» TEXT
__________
This is Abbie Donovan, played by Ann Hayes, with just, I mean, you know, get your paycheck,
but just a very bad Boston accent. So Ray's like, yeah, no, I'll see what we can do, Abbie. And
to the athlete, he's like, alright, just calm down. He says to him, you think you're the first guy
I've ever worked with that woke up next to a dead girl? Because Ray's a central job in this.
Ray is portrayed as this like cool Hollywood fixer, but his main thing is wearing really skinny
Donna Karen suits that he got from ACs and throwing overdose women in the dumpster. He basically does
that for seven seasons. There's seven seasons of radio that he's the best in LA at this,
but that's what he does. And to show how good he is, he calls his team, which is just a blockheaded
Israeli wearing the most jewelry ever. And this lesbian that they portray by having an alcoholic,
by literally showing her having a bottle of Jameson on her nightstand when Ray calls her,
but he's like, team, you know, get in motion. We got to throw another bitch in the garbage. So
as Ray is getting ready for his long day of dumpstering, Abbie bitches some more. She's like,
you have to talk to Stu Feldman, this awful powerful Jew to get our kids into this exclusive
school in Beverly Hills so we can move and Ray's like, yeah, no, I got you, whatever. So Ray has
another phone call with the third awful Jew that we see in the first like five minutes of this,
who is some type of Hollywood agent. He tells Ray that his client Tommy Wheeler was caught with a
transect worker. Ray then you see Ray work his magic. So what he does is for the paparazzi story
not to get out, Tommy Wheeler would need an alibi. So Ray has Tommy Wheeler take the place of the
athlete. And then they leak the story of the press that Tommy Wheeler was caught with an overdose
girl and then he has a drug problem and goes to rehab because if he's caught with like a dead
cis woman that he was partying all night with, he can't be, I mean, I guess, intruded transects
workers and the athlete just goes wherever and then they dumpster the woman and that's why Ray
makes $80,000 a year against the Donna Karen suits because he's so good at it. As Ray figures this
out, you know, he's on the phone with the most recent Jewish character and we have I think one of
the central points of Ray Donovan. The guy is just bitching to him neurotically and Ray's like,
don't tell me what to do. I think this is interesting because I'm going to get into my
overall theory of Ray Donovan later, but most of the show that isn't Ray throwing women in
dumpsters is like just, it's a very anti-Semitic show. Like it just most neurotic, awful, ugly
Jewish characters are like, Ray, I want to go commit more rapes and Ray is just totally stoic,
unneurotic, silent, cool, powerful and he's just like, you know, shut up, don't tell me what to do
and that's like half the show right there, but you know, we're treated to that at the beginning
and if that's not enough, we have Ray meeting with Steve Feldman, that guy that his wife brought
up, they can get their kids into that exclusive Beverly Hills school. Steve is just horribly
neurotic, he sucks, he's hideous, he has no redeeming qualities, his portrayal is anti-Semitic,
but so he basically wants Ray to tell his mistress, a famous singer, to see if he's cheating.
__________
» TASK SET
- 1) Reproduce the stretch of the Ray Donovan commentary from "This is Abbie" through "job in this.".
- 2) According to the Ray Donovan commentary, where is the exclusive school that Abbie wants the kids to get into?

» GIVEN RECORDS
__________
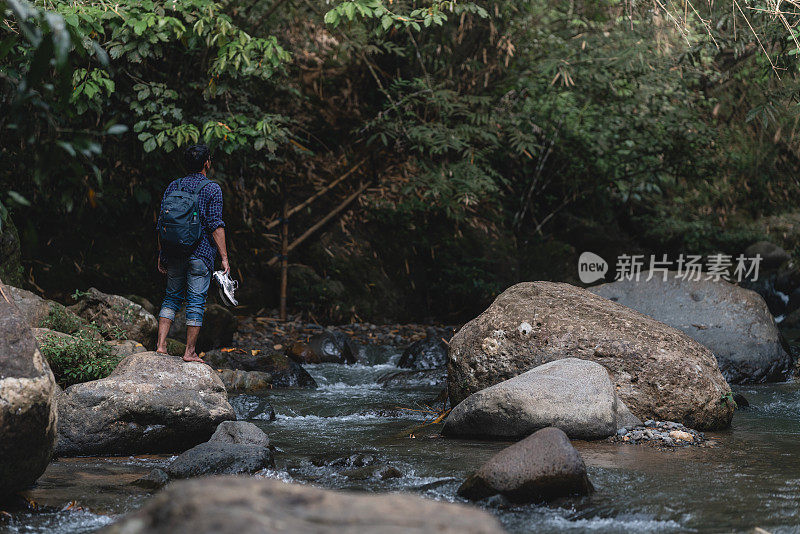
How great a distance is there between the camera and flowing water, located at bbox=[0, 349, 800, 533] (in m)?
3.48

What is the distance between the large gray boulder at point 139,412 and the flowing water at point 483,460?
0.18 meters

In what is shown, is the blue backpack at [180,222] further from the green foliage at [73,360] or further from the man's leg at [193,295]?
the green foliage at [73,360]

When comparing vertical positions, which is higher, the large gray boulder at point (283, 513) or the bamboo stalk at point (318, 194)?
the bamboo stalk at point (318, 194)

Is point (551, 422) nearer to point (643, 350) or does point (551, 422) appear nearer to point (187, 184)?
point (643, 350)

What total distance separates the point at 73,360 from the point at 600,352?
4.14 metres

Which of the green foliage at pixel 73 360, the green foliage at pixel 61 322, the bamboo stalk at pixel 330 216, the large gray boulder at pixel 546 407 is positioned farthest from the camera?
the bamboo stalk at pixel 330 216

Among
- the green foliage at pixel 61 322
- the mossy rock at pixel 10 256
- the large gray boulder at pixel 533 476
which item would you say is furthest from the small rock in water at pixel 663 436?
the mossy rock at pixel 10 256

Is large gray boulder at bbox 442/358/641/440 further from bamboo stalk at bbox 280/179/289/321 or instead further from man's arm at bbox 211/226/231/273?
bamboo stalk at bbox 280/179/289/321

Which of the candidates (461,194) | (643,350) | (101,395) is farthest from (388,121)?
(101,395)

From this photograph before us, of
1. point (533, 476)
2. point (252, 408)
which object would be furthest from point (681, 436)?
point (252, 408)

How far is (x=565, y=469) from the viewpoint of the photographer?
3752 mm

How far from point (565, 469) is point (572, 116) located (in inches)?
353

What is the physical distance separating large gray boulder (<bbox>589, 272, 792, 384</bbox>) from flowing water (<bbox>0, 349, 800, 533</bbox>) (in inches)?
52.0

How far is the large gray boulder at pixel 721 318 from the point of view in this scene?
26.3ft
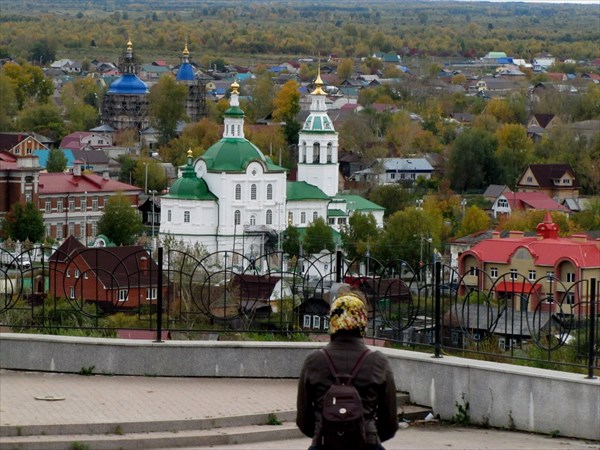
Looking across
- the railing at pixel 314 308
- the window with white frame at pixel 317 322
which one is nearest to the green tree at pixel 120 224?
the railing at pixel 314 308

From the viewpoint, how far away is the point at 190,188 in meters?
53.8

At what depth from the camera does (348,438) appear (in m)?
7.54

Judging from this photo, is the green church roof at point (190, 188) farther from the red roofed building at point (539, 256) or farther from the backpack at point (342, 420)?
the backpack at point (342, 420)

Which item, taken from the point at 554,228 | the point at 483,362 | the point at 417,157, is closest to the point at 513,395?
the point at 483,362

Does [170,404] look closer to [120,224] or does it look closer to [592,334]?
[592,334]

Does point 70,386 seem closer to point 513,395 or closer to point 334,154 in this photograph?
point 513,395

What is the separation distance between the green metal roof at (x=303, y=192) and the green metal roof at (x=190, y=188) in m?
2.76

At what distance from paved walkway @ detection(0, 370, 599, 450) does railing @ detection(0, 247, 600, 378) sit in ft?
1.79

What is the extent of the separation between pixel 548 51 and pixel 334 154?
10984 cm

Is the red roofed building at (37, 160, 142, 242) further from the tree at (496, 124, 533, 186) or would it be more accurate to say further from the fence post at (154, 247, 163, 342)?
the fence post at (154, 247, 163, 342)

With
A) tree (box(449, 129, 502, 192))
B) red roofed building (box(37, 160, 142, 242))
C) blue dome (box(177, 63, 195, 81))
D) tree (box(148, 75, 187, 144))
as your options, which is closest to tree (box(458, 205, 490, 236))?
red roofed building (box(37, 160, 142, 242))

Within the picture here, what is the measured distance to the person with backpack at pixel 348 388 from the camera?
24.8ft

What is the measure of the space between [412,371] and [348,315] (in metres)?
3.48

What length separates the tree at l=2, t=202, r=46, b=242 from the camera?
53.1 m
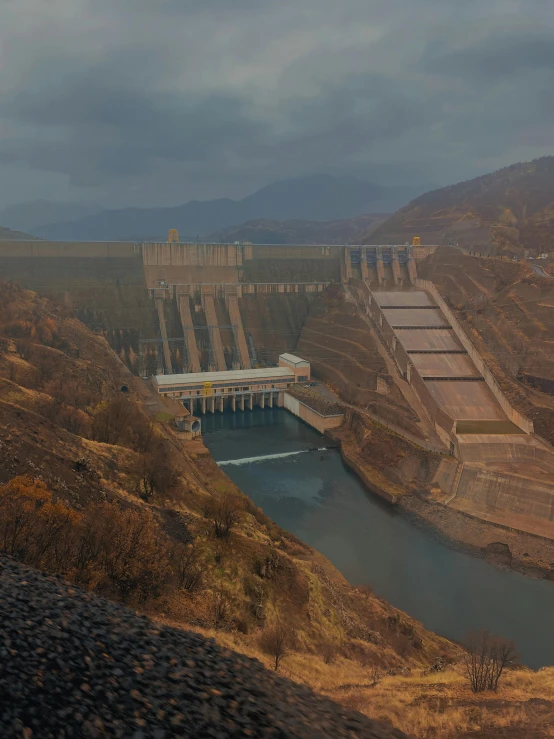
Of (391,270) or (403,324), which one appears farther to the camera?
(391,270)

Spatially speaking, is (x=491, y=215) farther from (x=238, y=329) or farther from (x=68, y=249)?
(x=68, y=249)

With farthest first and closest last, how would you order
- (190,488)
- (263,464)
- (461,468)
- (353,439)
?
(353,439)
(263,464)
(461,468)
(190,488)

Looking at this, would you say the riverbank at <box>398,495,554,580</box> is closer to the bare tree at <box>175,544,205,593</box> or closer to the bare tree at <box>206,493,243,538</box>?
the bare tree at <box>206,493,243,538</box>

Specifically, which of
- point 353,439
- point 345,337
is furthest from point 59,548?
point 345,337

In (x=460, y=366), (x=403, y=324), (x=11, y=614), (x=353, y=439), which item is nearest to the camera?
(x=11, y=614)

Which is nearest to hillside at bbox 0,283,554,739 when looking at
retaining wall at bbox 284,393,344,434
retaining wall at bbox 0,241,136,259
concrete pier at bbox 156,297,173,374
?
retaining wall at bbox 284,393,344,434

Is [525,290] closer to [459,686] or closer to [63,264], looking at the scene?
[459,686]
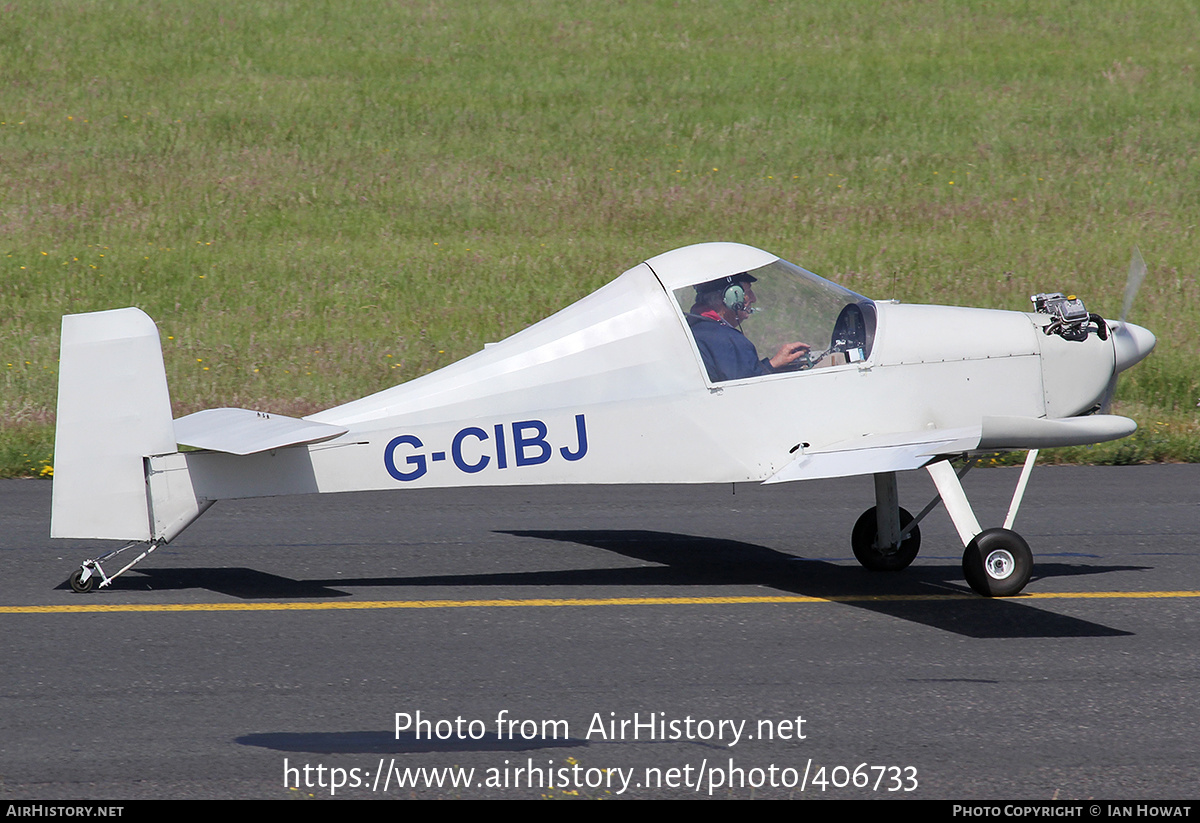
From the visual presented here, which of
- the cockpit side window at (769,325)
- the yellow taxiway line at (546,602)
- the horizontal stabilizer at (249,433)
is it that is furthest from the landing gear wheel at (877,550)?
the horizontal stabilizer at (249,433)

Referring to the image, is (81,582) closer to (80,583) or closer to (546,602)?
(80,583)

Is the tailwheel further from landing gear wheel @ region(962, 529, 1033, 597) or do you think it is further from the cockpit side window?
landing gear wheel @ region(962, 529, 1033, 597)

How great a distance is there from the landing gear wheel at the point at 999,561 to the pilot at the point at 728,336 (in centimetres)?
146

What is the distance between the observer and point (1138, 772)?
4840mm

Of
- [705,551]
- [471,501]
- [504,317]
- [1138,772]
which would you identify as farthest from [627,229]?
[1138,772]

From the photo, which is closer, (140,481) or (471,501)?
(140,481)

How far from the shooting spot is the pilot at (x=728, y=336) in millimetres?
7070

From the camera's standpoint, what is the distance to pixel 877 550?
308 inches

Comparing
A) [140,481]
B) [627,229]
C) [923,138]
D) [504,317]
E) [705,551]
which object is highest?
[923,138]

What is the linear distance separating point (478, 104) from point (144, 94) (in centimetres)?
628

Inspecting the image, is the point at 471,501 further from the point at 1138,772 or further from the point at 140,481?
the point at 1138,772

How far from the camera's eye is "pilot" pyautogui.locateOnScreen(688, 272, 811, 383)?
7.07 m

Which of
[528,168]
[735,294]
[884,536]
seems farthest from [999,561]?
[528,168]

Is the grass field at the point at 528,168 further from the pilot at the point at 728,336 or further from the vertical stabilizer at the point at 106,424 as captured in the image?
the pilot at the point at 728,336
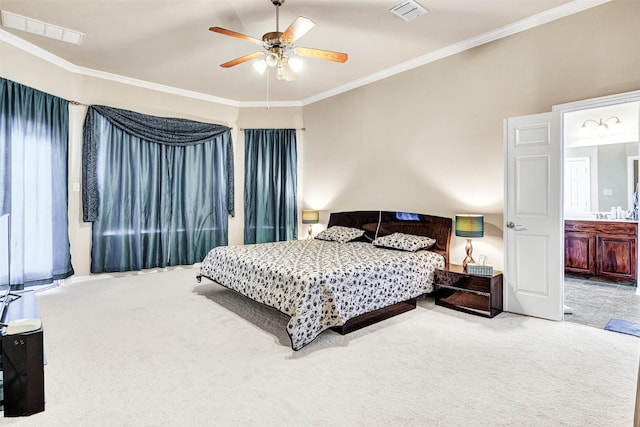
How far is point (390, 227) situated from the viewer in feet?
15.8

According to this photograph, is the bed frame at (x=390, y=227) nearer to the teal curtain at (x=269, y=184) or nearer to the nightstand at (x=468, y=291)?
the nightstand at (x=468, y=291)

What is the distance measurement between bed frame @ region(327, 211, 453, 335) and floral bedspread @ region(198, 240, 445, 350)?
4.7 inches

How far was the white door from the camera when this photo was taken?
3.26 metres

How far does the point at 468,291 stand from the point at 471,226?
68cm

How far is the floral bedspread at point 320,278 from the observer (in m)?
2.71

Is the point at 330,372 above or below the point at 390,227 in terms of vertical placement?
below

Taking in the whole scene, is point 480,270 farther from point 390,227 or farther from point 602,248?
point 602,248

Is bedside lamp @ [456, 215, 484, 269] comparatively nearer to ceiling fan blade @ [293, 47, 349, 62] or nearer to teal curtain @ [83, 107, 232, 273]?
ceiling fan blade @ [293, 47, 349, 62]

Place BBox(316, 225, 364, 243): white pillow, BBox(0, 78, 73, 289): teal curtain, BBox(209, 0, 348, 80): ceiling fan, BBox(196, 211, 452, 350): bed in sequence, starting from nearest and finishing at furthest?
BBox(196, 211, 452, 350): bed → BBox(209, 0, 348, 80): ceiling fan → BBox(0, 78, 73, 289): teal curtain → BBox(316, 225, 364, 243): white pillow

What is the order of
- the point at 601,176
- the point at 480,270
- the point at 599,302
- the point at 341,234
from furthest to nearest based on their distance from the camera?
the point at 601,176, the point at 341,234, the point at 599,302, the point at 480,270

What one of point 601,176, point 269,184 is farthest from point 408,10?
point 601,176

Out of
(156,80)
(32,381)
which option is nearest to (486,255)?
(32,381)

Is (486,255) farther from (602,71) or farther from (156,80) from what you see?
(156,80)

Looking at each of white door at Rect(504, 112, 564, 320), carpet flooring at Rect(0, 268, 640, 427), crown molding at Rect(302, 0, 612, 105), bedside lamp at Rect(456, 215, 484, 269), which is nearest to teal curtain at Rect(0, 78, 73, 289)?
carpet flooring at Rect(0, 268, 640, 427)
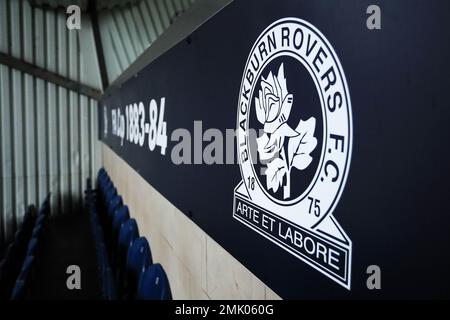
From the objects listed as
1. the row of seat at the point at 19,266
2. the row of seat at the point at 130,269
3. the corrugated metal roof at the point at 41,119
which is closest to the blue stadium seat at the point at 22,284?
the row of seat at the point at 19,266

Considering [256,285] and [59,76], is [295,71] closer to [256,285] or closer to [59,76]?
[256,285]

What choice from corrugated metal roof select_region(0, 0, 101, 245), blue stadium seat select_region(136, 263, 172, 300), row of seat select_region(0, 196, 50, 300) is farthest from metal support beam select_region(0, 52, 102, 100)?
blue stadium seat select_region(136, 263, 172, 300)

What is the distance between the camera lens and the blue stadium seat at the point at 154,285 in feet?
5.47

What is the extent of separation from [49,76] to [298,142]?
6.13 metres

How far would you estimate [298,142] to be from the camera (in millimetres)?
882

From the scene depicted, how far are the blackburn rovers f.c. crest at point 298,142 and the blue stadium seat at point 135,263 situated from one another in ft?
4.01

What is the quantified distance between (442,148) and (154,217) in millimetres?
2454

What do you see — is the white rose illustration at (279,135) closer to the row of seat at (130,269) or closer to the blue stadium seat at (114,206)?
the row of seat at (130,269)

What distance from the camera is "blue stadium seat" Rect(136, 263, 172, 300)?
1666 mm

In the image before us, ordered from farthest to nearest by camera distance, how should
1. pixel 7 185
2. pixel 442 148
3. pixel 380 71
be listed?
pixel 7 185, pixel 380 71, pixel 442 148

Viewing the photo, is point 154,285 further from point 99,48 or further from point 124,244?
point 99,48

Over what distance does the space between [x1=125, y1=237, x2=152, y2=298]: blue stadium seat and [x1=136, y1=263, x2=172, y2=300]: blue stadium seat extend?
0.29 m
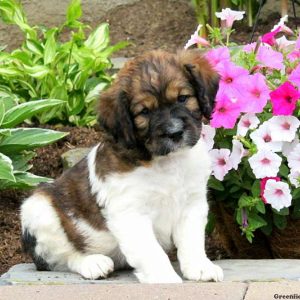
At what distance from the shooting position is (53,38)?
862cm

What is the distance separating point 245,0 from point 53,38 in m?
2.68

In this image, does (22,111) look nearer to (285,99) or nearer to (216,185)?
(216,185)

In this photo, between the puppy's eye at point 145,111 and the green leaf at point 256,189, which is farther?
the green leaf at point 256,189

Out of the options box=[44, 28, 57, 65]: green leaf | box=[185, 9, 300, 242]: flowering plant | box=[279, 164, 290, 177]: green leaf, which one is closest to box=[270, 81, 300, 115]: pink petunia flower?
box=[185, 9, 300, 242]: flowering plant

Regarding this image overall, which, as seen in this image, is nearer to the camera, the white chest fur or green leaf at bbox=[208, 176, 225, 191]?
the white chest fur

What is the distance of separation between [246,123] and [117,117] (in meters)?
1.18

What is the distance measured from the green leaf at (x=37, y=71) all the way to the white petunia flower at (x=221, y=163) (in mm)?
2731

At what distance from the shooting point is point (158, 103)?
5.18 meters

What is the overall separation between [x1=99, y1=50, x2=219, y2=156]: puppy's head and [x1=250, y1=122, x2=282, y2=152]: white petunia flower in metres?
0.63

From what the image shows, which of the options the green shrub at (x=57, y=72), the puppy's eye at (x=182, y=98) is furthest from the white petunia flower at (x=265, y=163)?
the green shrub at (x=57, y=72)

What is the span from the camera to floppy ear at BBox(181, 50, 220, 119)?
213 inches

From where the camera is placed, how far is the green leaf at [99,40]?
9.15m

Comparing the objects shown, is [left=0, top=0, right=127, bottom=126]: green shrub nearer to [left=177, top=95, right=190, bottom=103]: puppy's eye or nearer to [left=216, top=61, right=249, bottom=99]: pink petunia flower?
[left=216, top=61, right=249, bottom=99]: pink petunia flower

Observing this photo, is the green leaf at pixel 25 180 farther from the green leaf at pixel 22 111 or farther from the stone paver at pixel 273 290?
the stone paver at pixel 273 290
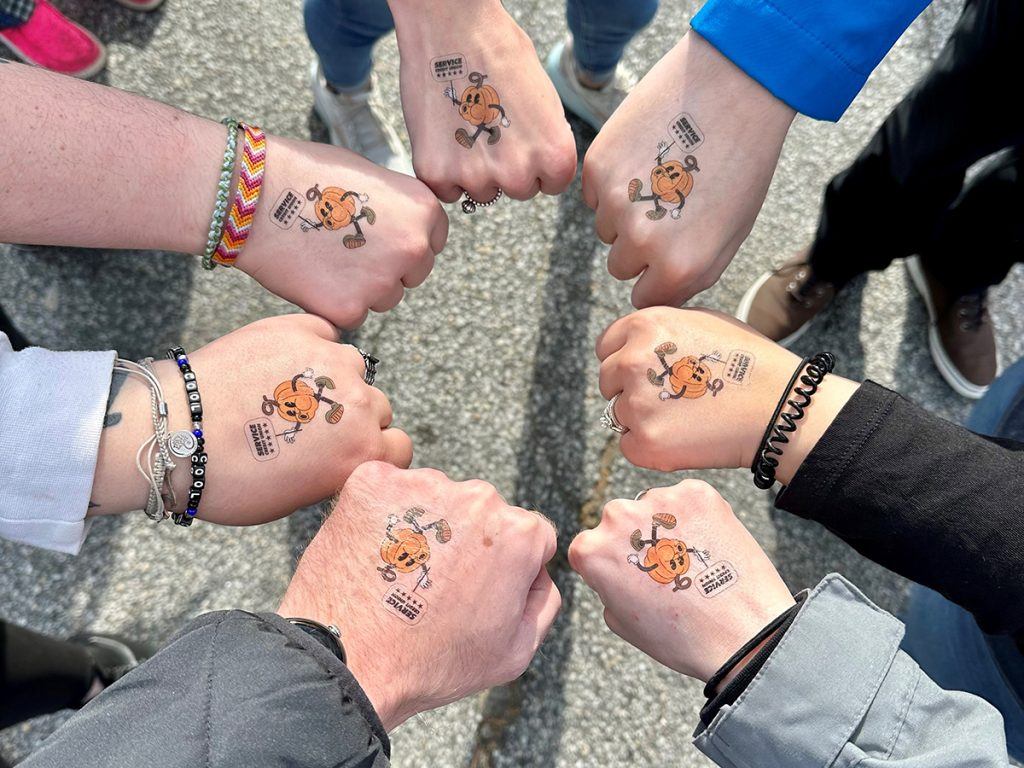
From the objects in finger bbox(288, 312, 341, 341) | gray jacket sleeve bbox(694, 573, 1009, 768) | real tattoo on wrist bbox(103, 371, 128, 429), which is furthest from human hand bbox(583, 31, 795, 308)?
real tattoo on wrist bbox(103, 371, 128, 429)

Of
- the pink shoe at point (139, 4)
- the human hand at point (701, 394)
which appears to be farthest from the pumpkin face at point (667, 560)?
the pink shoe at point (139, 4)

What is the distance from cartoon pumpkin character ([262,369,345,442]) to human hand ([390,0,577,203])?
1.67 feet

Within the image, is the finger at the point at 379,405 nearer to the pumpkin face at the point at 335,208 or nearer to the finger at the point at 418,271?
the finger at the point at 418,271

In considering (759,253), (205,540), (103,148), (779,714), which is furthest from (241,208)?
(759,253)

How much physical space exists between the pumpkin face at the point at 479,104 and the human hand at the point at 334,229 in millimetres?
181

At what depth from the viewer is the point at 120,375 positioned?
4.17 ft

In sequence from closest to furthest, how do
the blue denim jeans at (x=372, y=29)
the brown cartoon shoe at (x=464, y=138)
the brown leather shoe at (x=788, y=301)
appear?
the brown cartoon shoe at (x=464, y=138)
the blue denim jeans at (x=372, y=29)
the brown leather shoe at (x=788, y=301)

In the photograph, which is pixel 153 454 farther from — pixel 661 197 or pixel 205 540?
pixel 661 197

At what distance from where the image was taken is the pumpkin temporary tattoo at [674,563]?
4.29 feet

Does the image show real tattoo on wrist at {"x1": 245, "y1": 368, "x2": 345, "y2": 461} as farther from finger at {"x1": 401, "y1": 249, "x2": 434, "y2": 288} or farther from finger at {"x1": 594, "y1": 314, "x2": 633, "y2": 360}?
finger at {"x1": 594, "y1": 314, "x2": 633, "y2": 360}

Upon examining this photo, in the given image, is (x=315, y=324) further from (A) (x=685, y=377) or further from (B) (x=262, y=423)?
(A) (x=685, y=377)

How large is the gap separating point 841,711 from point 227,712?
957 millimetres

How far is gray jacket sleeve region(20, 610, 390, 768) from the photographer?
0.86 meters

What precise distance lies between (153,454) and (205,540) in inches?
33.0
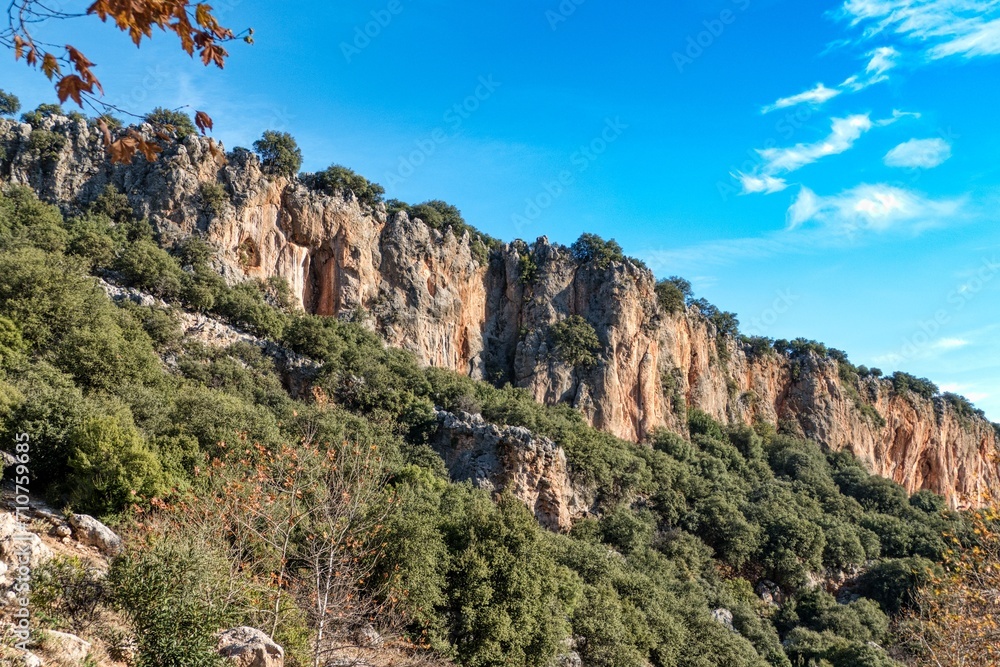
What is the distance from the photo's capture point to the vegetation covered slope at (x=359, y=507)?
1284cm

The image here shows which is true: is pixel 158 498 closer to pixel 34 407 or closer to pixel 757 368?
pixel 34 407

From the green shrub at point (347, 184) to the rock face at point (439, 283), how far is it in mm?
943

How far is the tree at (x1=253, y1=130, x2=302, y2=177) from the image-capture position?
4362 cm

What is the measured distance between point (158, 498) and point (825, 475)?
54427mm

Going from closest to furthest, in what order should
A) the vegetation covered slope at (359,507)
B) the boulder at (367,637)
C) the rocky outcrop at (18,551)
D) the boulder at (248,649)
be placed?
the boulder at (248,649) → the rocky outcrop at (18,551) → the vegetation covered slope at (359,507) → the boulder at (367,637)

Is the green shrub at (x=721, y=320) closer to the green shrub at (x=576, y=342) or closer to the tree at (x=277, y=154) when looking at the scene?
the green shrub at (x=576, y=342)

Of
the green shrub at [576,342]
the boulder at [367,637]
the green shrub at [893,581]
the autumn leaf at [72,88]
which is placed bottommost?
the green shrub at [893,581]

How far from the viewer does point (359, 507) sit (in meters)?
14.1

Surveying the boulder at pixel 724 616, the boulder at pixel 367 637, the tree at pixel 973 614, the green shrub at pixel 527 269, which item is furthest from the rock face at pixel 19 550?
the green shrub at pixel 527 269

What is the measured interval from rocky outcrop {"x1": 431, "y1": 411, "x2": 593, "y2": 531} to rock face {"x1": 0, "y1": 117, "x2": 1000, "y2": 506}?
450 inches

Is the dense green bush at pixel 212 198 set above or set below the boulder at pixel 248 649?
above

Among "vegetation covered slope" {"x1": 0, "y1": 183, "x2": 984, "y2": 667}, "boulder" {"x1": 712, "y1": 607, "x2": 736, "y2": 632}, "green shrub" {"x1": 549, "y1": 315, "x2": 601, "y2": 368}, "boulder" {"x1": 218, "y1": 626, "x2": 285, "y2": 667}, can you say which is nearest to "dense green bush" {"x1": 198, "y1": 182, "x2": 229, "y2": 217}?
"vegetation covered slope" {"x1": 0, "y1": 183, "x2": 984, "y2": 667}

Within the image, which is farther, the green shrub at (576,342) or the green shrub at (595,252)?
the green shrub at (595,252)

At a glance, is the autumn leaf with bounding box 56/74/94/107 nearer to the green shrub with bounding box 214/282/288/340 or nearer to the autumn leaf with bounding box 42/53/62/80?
__________
» TASK-BY-TASK RESULTS
- 1)
This is Abbie Donovan, played by Ann Hayes, with just, I mean, you know, get your paycheck,
but just a very bad Boston accent. So Ray's like, yeah, no, I'll see what we can do, Abbie. And
to the athlete, he's like, alright, just calm down. He says to him, you think you're the first guy
I've ever worked with that woke up next to a dead girl? Because Ray's a central job in this.

- 2) Beverly Hills.